Anonymous Monk has asked for the wisdom of the Perl Monks concerning the following question:

Hi Monks, I found URI::query_form and URI::queryparam always encode space into + (but URI::Escape don't )
use strict; use warnings; use URI; use URI::QueryParam; use URI::Escape; my $t1_str = uri_escape('2022-12-18 12:19:57'); print $t1_str; #it what I want space to %20 print "\n"; my $u = URI->new("/api/Data", "http"); $u->query_param(t1 => '2022-12-18 12:19:57'); print $u->as_string; #here space change into +
Since I'm a newbie about URI, before I do some dirty work, is there a easy/nice way to do this work in URL? TIA.

Replies are listed 'Best First'.
Re: How encode space into %20 in URI
by haukex (Archbishop) on Dec 22, 2022 at 09:52 UTC
    is there a easy/nice way to do this work in URL?

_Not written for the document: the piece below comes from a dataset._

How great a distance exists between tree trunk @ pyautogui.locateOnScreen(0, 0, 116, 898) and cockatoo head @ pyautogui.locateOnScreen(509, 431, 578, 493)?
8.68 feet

    Could you explain to us why you need this? It is perfectly valid for spaces to be escaped as +, it's the standard as per HTML 4, and it's optional in HTML 5.

Re: How encode space into %20 in URI
by kcott (Archbishop) on Dec 22, 2022 at 09:21 UTC

    Firstly, I can reproduce what you're seeing.

    There have been a number of changes to the "URI distribution" recently. These include merging URI::QueryParam methods into URI as well as some changes to uri_escape() — see the Changes file.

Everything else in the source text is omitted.